Gold fell 1 percent on Monday, touching a 2½-week low, as the dollar strengthened and U.S. Treasury yields rose ahead of a two-day Federal Reserve meeting, while a world stock market index surged to a record and Wall Street also hit new highs.
Easing tensions on the Korean peninsula also reduced gold's safe-haven bid. On Sept. 8, gold's session high of $1,357.54 an ounce was the highest in 13 months. On Friday, U.S. data showed hedge funds and other speculators had raised net long positions in the precious metal for nine straight weeks.
"There was a lot of speculative froth in the gold market which seems to have receded now," Commerzbank analyst Carsten Fritsch said in a telephone interview. "Expectations that the Fed will raise U.S. interest rates argue for a correction here."
The dollar hit an eight-week high against the yen, as investors increased bets the Fed could raise interest rates in December. Fed policy makers meet Tuesday and Wednesday. Investors expect the Fed will announce plans to start trimming its balance sheet, which should support the dollar and weigh on dollar-priced gold.
World stocks hit a record high. But shares of gold mining companies fell sharply. U.S. Treasury yields rose.
"Gold doesn't do well in a high rate environment," INTL FCStone analyst Edward Meir said in a telephone interview, noting that central banks have been tightening or moving toward tightening in Canada, England, Europe and the United States.
Gold's slide on Monday did not bring it as low as $1,300 an ounce.
Meir said gold's support level on the charts was around $1,280 an oz while the $1,300 level "is more psychological."
Investors grew less worried about tensions on the Korean peninsula.

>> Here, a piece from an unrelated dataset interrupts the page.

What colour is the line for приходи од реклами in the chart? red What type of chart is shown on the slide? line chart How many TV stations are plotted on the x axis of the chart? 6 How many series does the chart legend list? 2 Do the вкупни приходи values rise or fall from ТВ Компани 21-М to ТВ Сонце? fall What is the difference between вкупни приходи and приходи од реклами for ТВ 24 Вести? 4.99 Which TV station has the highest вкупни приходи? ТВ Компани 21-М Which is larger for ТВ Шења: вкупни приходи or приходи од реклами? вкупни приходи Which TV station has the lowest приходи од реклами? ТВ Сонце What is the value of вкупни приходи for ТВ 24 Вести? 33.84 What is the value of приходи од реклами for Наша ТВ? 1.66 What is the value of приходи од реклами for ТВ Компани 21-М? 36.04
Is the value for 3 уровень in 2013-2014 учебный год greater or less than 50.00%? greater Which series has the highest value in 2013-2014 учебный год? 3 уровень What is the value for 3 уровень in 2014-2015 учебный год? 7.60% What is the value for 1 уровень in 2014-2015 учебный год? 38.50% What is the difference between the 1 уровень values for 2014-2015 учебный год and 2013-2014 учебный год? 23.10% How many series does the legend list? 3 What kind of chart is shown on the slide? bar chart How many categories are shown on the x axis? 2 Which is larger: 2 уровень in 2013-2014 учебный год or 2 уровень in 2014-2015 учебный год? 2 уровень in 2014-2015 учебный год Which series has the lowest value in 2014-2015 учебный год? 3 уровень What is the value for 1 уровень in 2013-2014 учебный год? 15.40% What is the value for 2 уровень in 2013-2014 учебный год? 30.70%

Chinese President Xi Jinping and U.S. President Donald Trump spoke about pressuring North Korea with economic sanctions imposed through the United Nations, the White House said. Trump addresses world leaders at the United Nations on Tuesday.
Kinross Gold Corp gave the go-ahead to spend more than $1 billion to expand two of its gold mines, including its Tasiast mine in West Africa.